What you have to do >> Set down every entry again word for word, please, but skip the pictures.

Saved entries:
━━━━━━━━━━━━━━━━━━━━━━━━━━━━━━

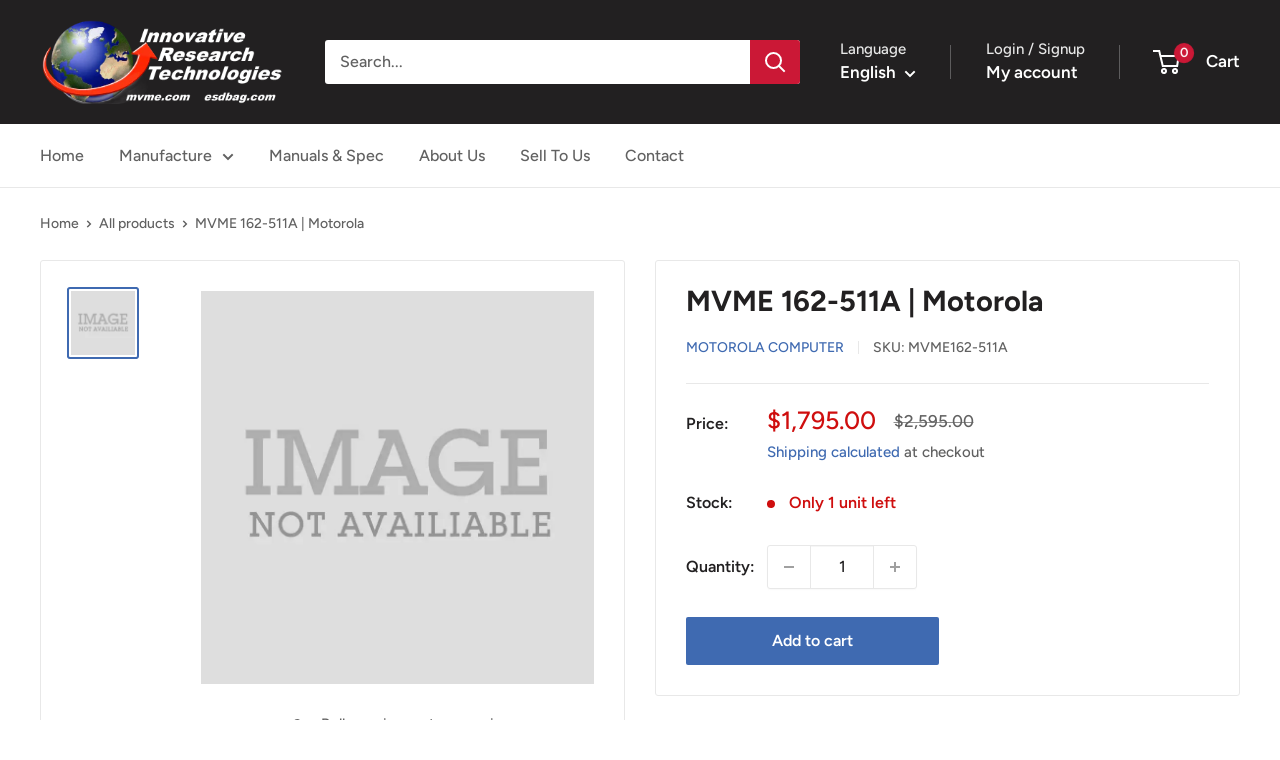

--- FILE ---
content_type: text/javascript
request_url: https://mvme.com/cdn/shop/t/3/assets/custom.js?v=102476495355921946141704399909
body_size: -603
content:
//# sourceMappingURL=/cdn/shop/t/3/assets/custom.js.map?v=102476495355921946141704399909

━━━━━━━━━━━━━━━━━━━━━━━━━━━━━━

Answer for the task >>
--- FILE ---
content_type: text/javascript
request_url: https://mvme.com/cdn/shop/t/3/assets/custom.js?v=102476495355921946141704399909
body_size: -603
content:
//# sourceMappingURL=/cdn/shop/t/3/assets/custom.js.map?v=102476495355921946141704399909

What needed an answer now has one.